Node 1 maintains the synchronization of the database throughout the Grid—which, at this point, has no other members—sends VRRP advertisements indicating its physical and network health, and—if configured to do so— provides network services. Node 2 maintains a state of readiness to assume the mastership in the event of a failover. You can see the flow of HA and Grid-related traffic from ports on the active node to ports on the passive node in the Traffic and Ports that an HA Grid Master Uses figure. This illustration also shows the ports that you can use for management traffic and network service.

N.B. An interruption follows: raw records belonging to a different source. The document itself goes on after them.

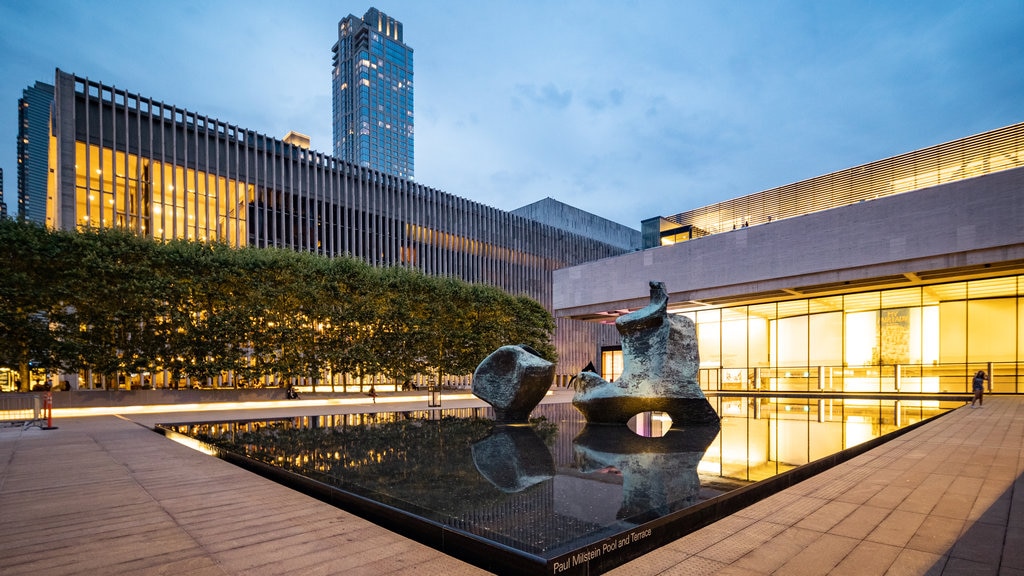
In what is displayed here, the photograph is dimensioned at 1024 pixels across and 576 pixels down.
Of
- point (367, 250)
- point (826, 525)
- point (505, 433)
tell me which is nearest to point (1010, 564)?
point (826, 525)

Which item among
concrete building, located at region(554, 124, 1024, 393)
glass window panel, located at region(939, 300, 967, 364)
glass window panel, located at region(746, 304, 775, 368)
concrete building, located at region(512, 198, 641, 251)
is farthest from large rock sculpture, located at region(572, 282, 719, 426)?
concrete building, located at region(512, 198, 641, 251)

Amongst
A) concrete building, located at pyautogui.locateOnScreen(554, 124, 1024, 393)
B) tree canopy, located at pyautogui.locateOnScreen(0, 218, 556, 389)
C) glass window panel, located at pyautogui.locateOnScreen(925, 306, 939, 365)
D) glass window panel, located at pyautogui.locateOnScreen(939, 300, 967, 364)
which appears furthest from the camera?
glass window panel, located at pyautogui.locateOnScreen(925, 306, 939, 365)

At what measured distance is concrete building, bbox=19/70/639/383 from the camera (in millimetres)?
28703

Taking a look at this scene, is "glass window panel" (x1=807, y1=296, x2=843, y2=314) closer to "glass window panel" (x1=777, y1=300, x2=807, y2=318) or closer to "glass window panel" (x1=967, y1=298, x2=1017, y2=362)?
"glass window panel" (x1=777, y1=300, x2=807, y2=318)

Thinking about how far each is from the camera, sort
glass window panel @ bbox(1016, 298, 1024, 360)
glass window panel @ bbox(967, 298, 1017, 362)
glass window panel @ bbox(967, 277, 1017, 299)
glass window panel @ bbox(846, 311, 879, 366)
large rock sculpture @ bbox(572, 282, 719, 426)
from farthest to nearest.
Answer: glass window panel @ bbox(846, 311, 879, 366) < glass window panel @ bbox(967, 298, 1017, 362) < glass window panel @ bbox(967, 277, 1017, 299) < glass window panel @ bbox(1016, 298, 1024, 360) < large rock sculpture @ bbox(572, 282, 719, 426)

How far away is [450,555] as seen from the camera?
13.0 feet

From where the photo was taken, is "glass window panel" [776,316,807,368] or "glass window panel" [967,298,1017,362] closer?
"glass window panel" [967,298,1017,362]

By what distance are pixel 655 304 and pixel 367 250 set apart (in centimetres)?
3148

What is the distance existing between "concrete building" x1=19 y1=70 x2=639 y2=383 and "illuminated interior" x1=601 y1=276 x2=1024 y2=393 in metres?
25.0

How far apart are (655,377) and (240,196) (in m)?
32.1

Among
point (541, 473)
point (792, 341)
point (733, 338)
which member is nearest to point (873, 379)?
point (792, 341)

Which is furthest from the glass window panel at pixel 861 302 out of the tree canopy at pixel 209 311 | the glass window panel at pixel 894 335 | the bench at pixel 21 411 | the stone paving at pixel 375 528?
the bench at pixel 21 411

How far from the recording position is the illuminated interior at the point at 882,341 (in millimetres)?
22948

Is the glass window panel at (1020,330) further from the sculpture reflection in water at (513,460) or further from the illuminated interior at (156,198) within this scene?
the illuminated interior at (156,198)
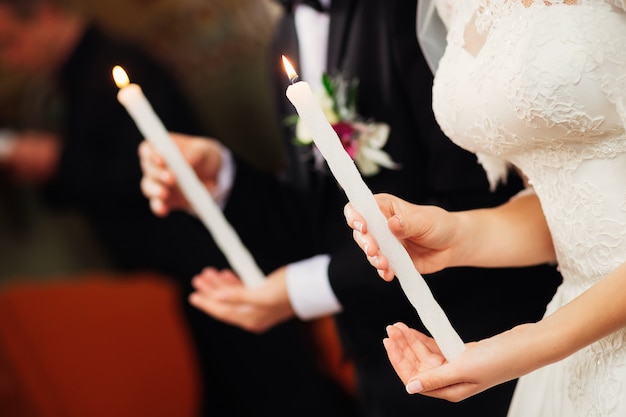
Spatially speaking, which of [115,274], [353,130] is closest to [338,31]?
[353,130]

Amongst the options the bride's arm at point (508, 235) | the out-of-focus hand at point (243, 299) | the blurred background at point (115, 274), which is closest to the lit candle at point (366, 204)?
the bride's arm at point (508, 235)

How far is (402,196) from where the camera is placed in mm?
878

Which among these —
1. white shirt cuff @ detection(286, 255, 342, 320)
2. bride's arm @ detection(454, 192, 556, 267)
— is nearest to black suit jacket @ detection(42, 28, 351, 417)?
Answer: white shirt cuff @ detection(286, 255, 342, 320)

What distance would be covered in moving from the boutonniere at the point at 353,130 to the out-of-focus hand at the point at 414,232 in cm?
21

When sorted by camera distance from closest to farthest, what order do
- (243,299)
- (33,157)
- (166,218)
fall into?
1. (243,299)
2. (166,218)
3. (33,157)

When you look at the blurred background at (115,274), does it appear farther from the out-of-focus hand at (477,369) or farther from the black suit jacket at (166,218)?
the out-of-focus hand at (477,369)

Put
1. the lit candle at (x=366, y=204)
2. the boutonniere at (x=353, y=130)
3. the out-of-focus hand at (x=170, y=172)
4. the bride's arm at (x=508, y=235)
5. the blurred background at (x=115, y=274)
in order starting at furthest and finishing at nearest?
the blurred background at (x=115, y=274) < the out-of-focus hand at (x=170, y=172) < the boutonniere at (x=353, y=130) < the bride's arm at (x=508, y=235) < the lit candle at (x=366, y=204)

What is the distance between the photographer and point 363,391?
1104 mm

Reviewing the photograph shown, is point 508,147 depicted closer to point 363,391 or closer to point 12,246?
point 363,391

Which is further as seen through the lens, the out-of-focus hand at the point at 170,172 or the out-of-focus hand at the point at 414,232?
the out-of-focus hand at the point at 170,172

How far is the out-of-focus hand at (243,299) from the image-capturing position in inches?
40.0

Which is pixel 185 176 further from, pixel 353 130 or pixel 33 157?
pixel 33 157

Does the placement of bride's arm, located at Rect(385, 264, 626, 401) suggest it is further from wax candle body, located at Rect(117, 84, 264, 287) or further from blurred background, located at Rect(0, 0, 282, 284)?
blurred background, located at Rect(0, 0, 282, 284)

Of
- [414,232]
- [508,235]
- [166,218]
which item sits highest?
[414,232]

Traffic and Ports that an HA Grid Master Uses

 

From the management system, you can manage the active node of the HA Master by making an HTTPS connection to the VIP interface and using the GUI, and by making an SSHv2 connection to the LAN1 port (and MGMT port, if enabled) and using the CLI. If you enable the MGMT port on an HA pair, you can make an HTTPS connection through the MGMT port on the active node, and you can make an SSHv2 connection through the LAN1 or MGMT port on the active and passive nodes.

Note

For information about enabling and using the MGMT port, SSH, and the Infoblox GUI, see Using the MGMT Port, Restricting GUI/API Access, and Logging on to the NIOS UI.

Port Numbers for Grid Communication

If connectivity between Grid members must pass through a firewall, the firewall policies must allow the initial key exchange and subsequent VPN traffic to pass. The key exchange uses UDP with a source and destination port of 2114. VPN traffic uses UDP with a default source and destination port of 1194. The VPN port number is configurable.

To configure the VPN port number, complete the following:

  1. On the Grid tab -> Grid Manager tab, expand the Toolbar, and then select Grid Properties -> Edit.

  2. On the General tab of the Grid Properties editor, type a new port number in the VPN Port field.

  3. Save the configuration.

  4. When Grid Manager displays a warning indicating that a product restart is required, click Yes to continue. The product automatically restarts.

A member and master first perform a handshake to authenticate each other and exchange encryption keys. Then, they build an encrypted VPN tunnel between themselves. The member typically initiates both of these connections. The master only initiates a key exchange if you manually promote a member to the role of master, (see Promoting a Master Candidate). The figure Establishing a VPN Tunnel for Grid Communications shows the typical connection exchange and default port usage not only between the two nodes forming an HA pair but also between a member and master when the member joins a Grid.

The member and master key exchange occurs when an appliance joins a Grid, during master promotion, and when a member reconnects to a Grid after becoming disconnected. At all other times, Grid-related communications occur through encrypted VPN tunnels.

Grid Setup Wizard

The Grid Setup Wizard simplifies configuring a Grid. You can use it to configure an HA or single Grid Master as explained in the following sections and to join appliances to a Grid:

The Grid Setup Wizard appears when you first log in to the appliance. After that, you can access it at any time as follows:

  1. On the Grid tab, select the Grid Manager tab -> Members tab.

  2. Expand the Toolbar and select Grid Properties -> Setup (Grid Setup Wizard).